Она рассматривала их. Странная парочка. Ракель и Улла. Супруги двух заклятых врагов. Правда ли, что женщинам легче найти утешение друг у друга, чем мужчинам? Катрина не знала. Так называемое сестринство никогда ее не интересовало.
Она подошла к ним. Плечи Уллы Бельман дрожали, но плакала она беззвучно.

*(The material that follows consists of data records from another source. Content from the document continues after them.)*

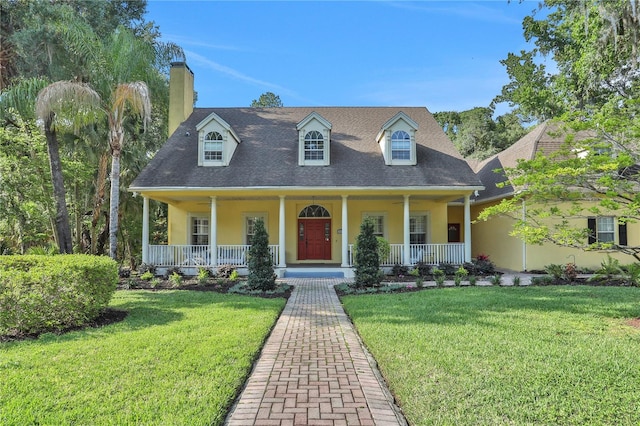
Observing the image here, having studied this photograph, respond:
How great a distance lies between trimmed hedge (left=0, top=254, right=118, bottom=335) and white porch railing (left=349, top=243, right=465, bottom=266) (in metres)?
9.16

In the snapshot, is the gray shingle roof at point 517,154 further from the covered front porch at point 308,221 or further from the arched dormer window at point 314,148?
the arched dormer window at point 314,148

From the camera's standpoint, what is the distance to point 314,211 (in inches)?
639

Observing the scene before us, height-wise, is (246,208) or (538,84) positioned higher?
(538,84)

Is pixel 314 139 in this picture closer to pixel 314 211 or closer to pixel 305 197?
pixel 305 197

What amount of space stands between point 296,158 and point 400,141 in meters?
4.35

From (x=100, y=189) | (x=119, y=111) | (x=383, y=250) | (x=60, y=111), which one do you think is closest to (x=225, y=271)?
(x=383, y=250)

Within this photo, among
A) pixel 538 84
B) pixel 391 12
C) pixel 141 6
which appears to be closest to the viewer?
pixel 391 12

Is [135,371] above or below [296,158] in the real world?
below

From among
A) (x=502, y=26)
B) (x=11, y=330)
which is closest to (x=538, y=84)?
(x=502, y=26)

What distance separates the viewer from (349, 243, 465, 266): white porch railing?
14180 millimetres

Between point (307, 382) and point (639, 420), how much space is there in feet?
9.98

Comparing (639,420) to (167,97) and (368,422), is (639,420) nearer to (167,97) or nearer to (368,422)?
(368,422)

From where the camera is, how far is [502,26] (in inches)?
549

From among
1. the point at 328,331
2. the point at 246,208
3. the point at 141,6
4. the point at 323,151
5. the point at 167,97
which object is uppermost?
the point at 141,6
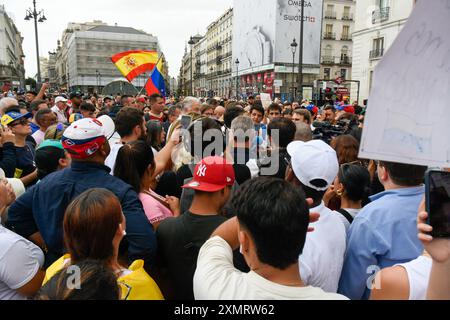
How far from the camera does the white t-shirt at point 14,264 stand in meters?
1.87

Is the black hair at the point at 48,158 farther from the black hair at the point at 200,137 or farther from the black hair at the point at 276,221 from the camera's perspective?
the black hair at the point at 276,221

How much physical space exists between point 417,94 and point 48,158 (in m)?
2.88

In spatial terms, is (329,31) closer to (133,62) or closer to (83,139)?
(133,62)

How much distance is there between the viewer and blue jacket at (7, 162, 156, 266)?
2303 millimetres

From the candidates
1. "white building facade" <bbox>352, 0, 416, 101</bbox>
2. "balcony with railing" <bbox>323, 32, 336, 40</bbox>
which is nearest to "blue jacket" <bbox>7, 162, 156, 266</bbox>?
"white building facade" <bbox>352, 0, 416, 101</bbox>

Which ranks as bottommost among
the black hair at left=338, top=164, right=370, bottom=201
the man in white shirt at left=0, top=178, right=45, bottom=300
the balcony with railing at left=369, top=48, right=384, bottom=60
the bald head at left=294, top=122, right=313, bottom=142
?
the man in white shirt at left=0, top=178, right=45, bottom=300

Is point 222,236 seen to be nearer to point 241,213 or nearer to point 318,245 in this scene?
point 241,213

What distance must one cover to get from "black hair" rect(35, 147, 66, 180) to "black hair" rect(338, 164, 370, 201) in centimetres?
239

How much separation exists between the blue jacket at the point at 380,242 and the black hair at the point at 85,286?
4.06 feet

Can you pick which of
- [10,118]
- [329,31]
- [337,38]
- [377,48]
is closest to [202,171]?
[10,118]

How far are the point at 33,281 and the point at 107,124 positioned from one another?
8.63 feet

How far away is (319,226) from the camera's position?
1945 mm

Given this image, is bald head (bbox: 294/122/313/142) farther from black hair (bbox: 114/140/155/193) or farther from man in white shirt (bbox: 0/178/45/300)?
man in white shirt (bbox: 0/178/45/300)

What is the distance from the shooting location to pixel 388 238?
1907 mm
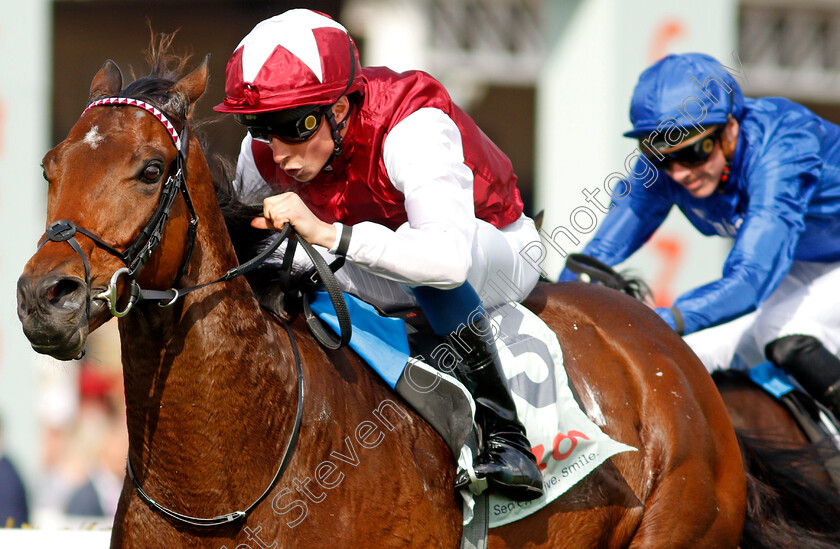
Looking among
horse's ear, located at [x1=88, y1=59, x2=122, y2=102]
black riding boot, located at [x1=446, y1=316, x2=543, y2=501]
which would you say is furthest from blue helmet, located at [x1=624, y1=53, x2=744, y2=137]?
horse's ear, located at [x1=88, y1=59, x2=122, y2=102]

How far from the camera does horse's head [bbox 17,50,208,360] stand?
1916mm

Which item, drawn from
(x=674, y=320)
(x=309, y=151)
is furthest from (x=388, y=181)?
(x=674, y=320)

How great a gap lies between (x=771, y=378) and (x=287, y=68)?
273 centimetres

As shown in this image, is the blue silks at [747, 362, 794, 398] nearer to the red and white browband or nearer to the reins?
the reins

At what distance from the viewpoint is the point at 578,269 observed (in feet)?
12.9

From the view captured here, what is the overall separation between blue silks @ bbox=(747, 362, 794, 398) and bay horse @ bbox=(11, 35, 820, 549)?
163 cm

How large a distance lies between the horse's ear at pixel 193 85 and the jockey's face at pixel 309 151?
0.29 m

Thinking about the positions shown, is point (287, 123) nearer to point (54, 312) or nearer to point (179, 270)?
point (179, 270)

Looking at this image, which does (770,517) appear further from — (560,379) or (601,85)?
(601,85)

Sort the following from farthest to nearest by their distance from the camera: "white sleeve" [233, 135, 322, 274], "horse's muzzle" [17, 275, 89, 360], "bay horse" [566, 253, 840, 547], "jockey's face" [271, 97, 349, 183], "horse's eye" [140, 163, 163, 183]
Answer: "bay horse" [566, 253, 840, 547], "white sleeve" [233, 135, 322, 274], "jockey's face" [271, 97, 349, 183], "horse's eye" [140, 163, 163, 183], "horse's muzzle" [17, 275, 89, 360]

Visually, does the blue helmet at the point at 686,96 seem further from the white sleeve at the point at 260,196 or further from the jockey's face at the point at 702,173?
the white sleeve at the point at 260,196

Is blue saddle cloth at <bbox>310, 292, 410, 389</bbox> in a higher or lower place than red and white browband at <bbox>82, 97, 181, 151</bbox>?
lower

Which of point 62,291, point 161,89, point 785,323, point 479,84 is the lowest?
point 785,323

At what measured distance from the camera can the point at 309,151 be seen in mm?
2619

Ракель посмотрела на Катрину вопросительным взглядом.
– Мы ничего не слышали, – сказала Катрина.
– Хорошо, – ответила Ракель. – Но он справится.
Катрине показалось, что это ее реплика, а не Ракели. Ракель Фёуке. Темноволосая, сильная, с мягкими карими глазами. Катрина всегда испытывала к ней ревность. Не потому, что хотела жить такой же жизнью, как она, или быть женщиной Харри. Возможно, Харри мог свести женщину с ума и сделать счастливой на некоторое время, но в долгосрочной перспективе он нес горе, отчаяние, разрушение. В долгосрочной перспективе нужен кто-то вроде Бьёрна Хольма. И все же она завидовала Ракели Фёуке. Она завидовала ей, потому что Ракель была женщиной, которую хотел Харри Холе.
– Прошу прощения… – В зал вошел Столе Эуне. – Я нашел комнату, где мы сможем немного побеседовать.
Улла Бельман, шмыгнув носом, кивнула, поднялась и направилась вслед за Эуне.
– Кризисная психиатрия? – спросила Катрина.
– Да, – ответила Ракель. – Самое странное – то, что она действует.
– Правда?
– Я была там. Как ты?
– Как
– Да. Столько ответственности. И ты беременна. И ты близкий друг Харри.
Катрина провела рукой по животу. И ее поразила удивительная мысль, во всяком случае мысль, которая никогда раньше не приходила ей в голову: как близко друг к другу находятся рождение и смерть. Как будто одно предвещает другое, как будто неумолимая пляска существования требует жертвы для того, чтобы подарить миру новую жизнь.
– А вы знаете, кто у вас будет, мальчик или девочка?
Катрина покачала головой.
– Имя?
– Бьёрн предлагает – Хэнк, – сказала Катрина. – Или Хэнк Уильямс.
– Ну разумеется. Значит, он думает, что будет мальчик?
– Вне зависимости от пола.
Они рассмеялись. И это не казалось абсурдным. Они смеялись и разговаривали о предстоящих в ближайшем будущем событиях, а не о предстоящей в ближайшем будущем смерти. Потому что жизнь – это чудо, а смерть – обыденность.